Work out how many lines of the listing below include the string "this", and give that number alone.

————

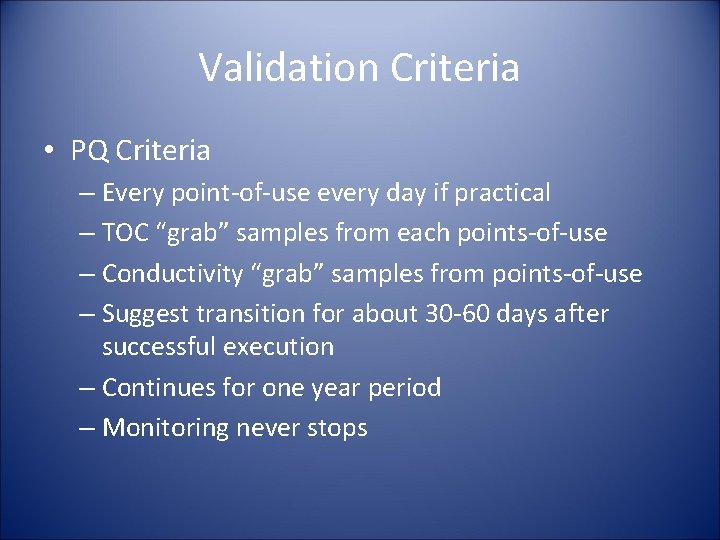 Validation Criteria

• PQ Criteria
– Every point-of-use every day if practical
– TOC “grab” samples from each points-of-use
– Conductivity “grab” samples from points-of-use
– Suggest transition for about 30-60 days after successful execution
– Continues for one year period
– Monitoring never stops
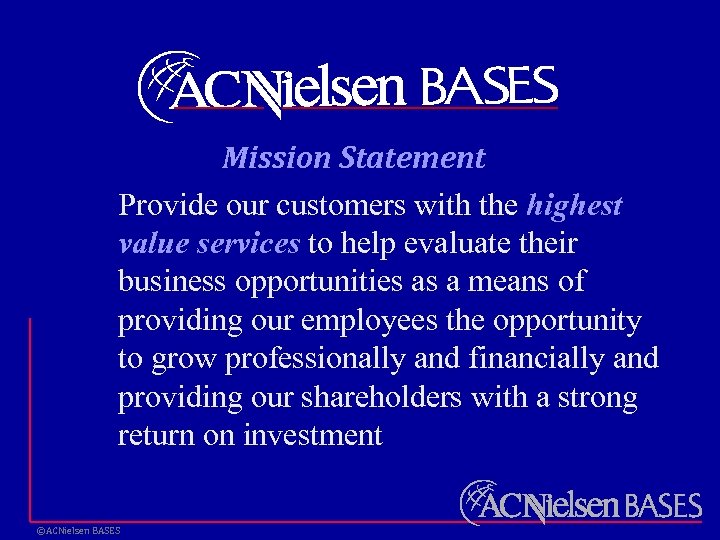 ACNielsen BASES

Mission Statement

Provide our customers with the highest value services to help evaluate their business opportunities as a means of providing our employees the opportunity to grow professionally and financially and providing our shareholders with a strong return on investment

ACNielsen BASES

©ACNielsen BASES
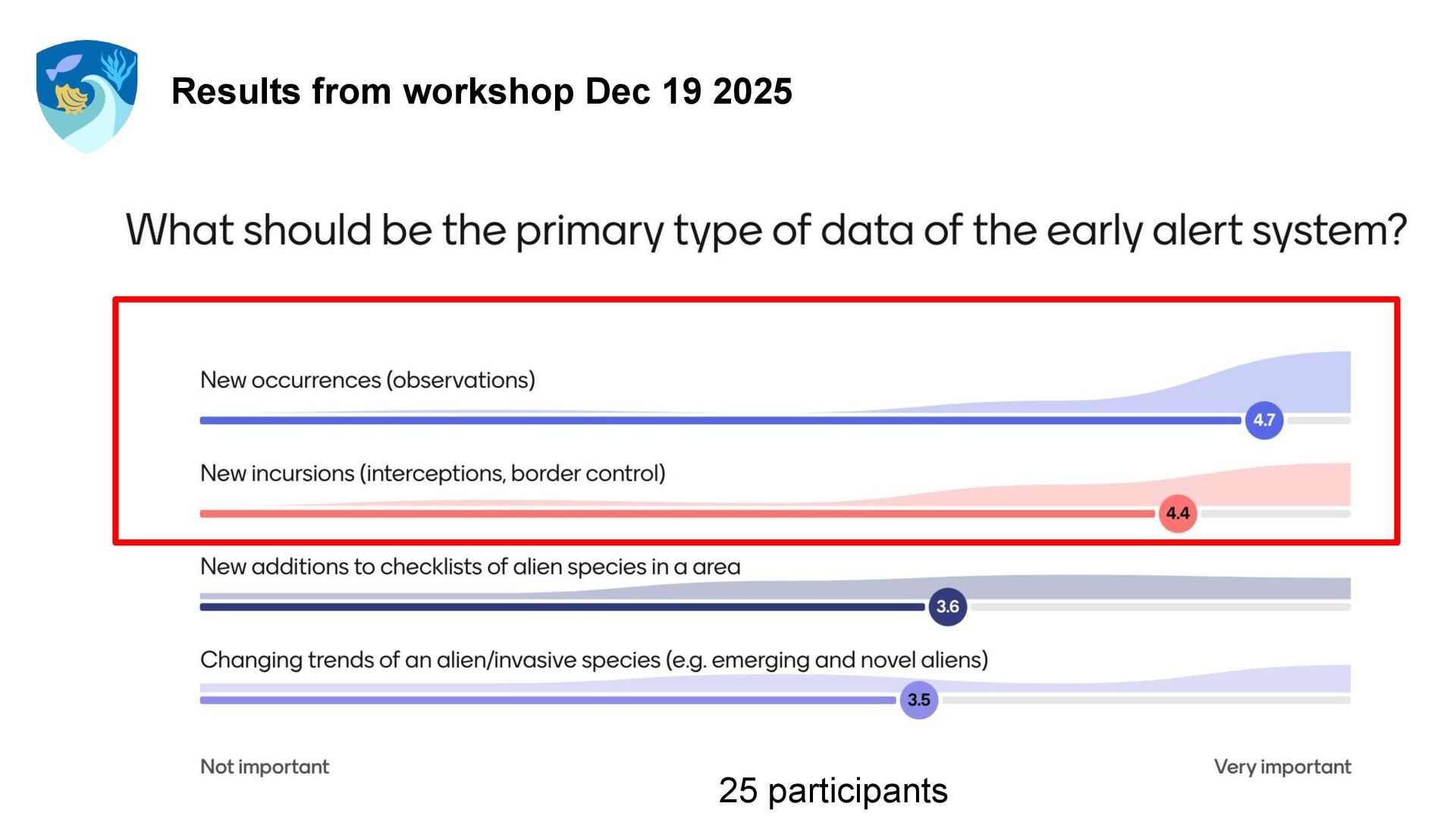 Results from workshop Dec 19 2025

What should be the primary type of data of the early alert system?

New occurrences (observations)

4.7

New incursions (interceptions, border control)

4.4

New additions to checklists of alien species in a area

3.6

Changing trends of an alien/invasive species (e.g. emerging and novel aliens)

3.5

Not important

Very important

25 participants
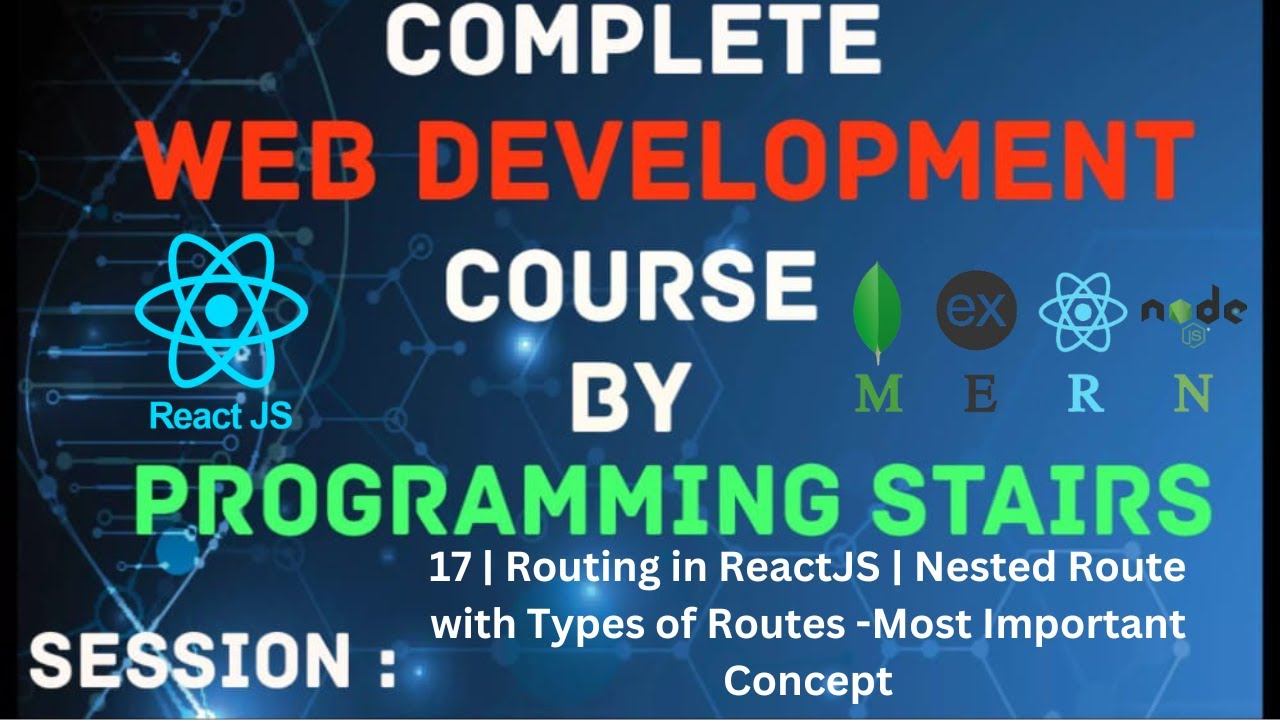 COMPLETE
WEB DEVELOPMENT
COURSE
BY
PROGRAMMING STAIRS

React JS

ex
node JS
M E R N

SESSION :
17 | Routing in ReactJS | Nested Route with Types of Routes -Most Important Concept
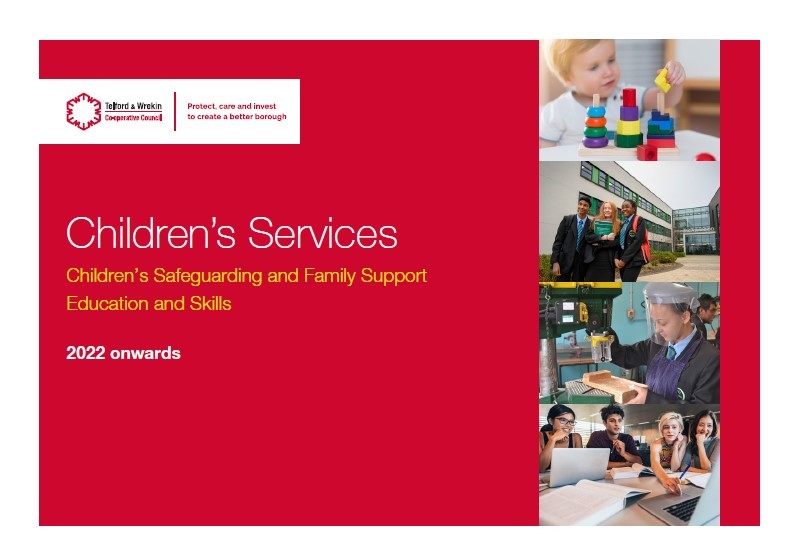 Telford & Wrekin
Co-operative Council

Protect, care and invest to create a better borough

Children's Services

Children's Safeguarding and Family Support
Education and Skills

2022 onwards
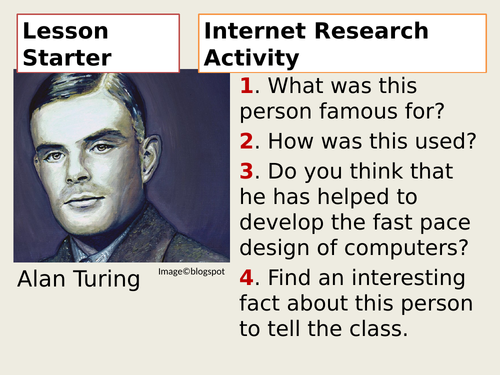 Lesson Starter

Internet Research Activity

Alan Turing

Image©blogspot

1. What was this person famous for?

2. How was this used?

3. Do you think that he has helped to develop the fast pace design of computers?

4. Find an interesting fact about this person to tell the class.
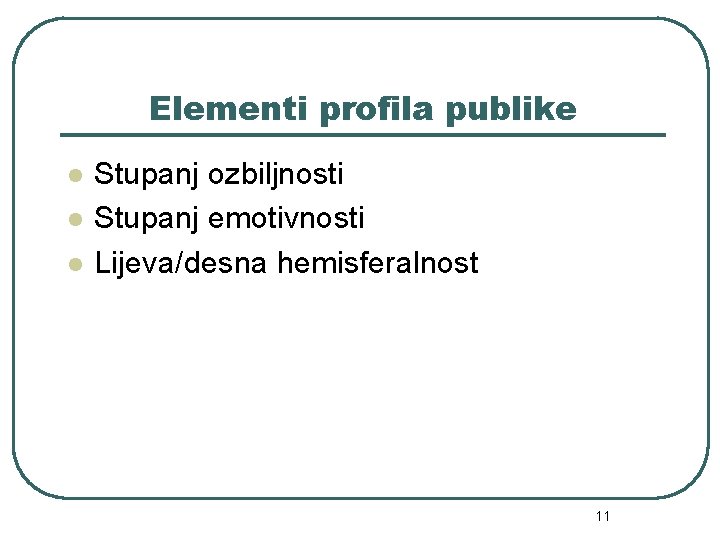 Elementi profila publike

- Stupanj ozbiljnosti
- Stupanj emotivnosti
- Lijeva/desna hemisferalnost

11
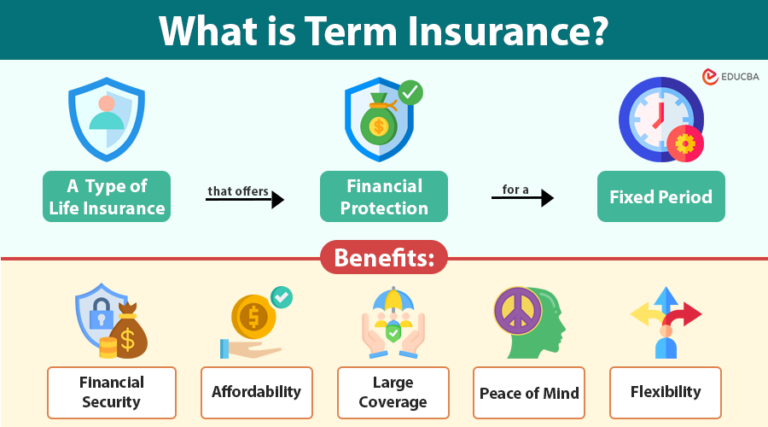 What is Term Insurance?

EDUCBA

A Type of Life Insurance

that offers

Financial Protection

for a

Fixed Period

Benefits:

Financial Security

Affordability

Large Coverage

Peace of Mind

Flexibility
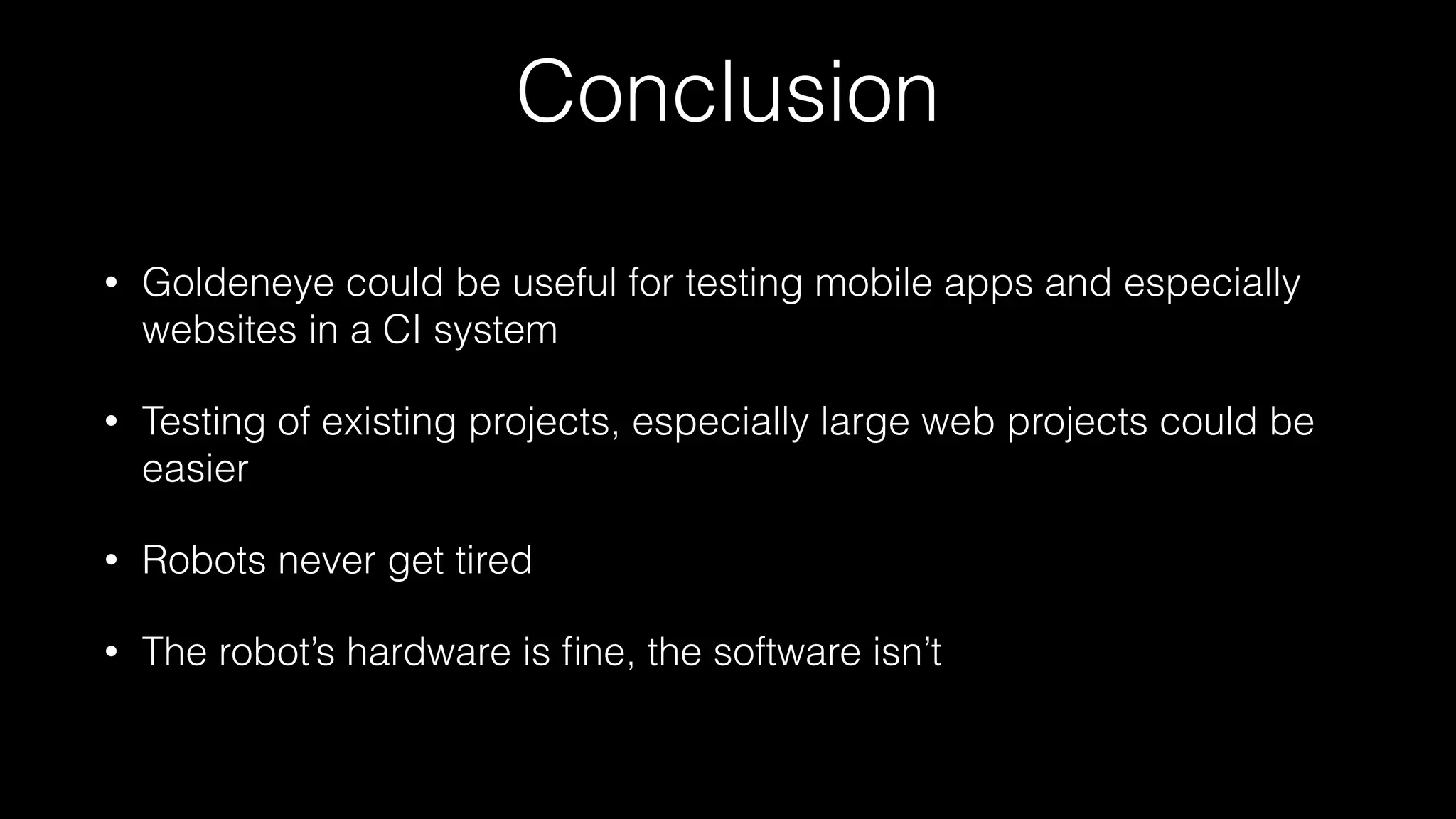 Conclusion

• Goldeneye could be useful for testing mobile apps and especially websites in a CI system

• Testing of existing projects, especially large web projects could be easier

• Robots never get tired

• The robot’s hardware is fine, the software isn’t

————

** Task output **
3